INSTRUCTIONS TO FOLLOW — Using the records below, output the stretch that opens with the line containing "United States, site lebec_CA-42." and closes with the line containing "common name: domestic cow", exactly and including both lines, with nothing more.

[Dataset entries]
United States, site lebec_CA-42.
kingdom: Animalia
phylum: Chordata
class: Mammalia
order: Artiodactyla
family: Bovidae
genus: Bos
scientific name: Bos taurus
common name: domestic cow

* * *

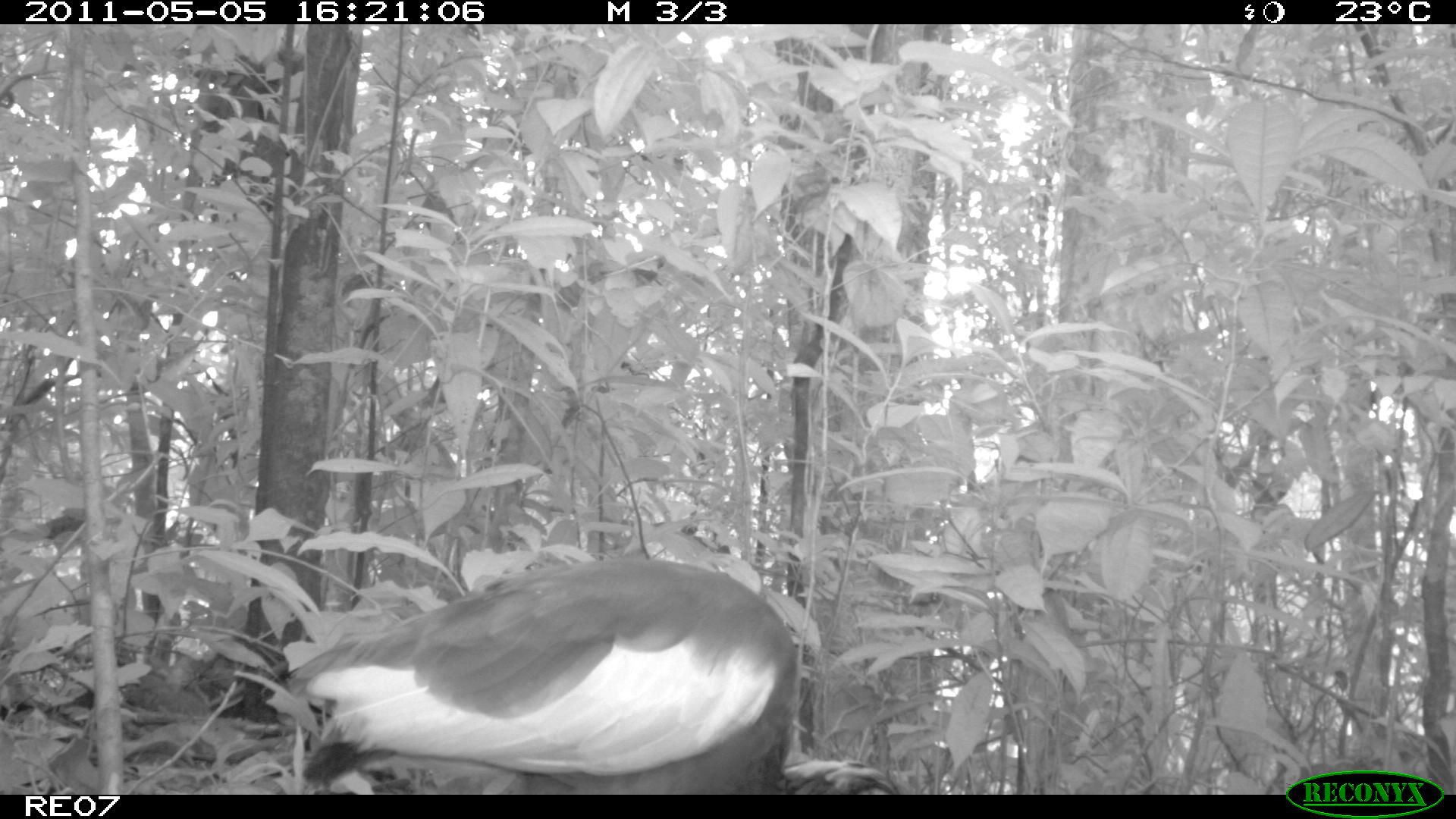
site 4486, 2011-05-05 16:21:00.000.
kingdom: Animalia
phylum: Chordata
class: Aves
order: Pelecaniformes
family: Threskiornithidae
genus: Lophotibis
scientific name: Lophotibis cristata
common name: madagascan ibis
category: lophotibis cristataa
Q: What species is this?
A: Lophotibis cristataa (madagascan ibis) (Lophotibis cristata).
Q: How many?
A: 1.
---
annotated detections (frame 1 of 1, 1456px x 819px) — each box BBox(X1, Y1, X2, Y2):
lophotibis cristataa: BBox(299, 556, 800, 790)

SOLUTION TO THE EXERCISE —
United States, site lebec_CA-42.
kingdom: Animalia
phylum: Chordata
class: Mammalia
order: Artiodactyla
family: Bovidae
genus: Bos
scientific name: Bos taurus
common name: domestic cow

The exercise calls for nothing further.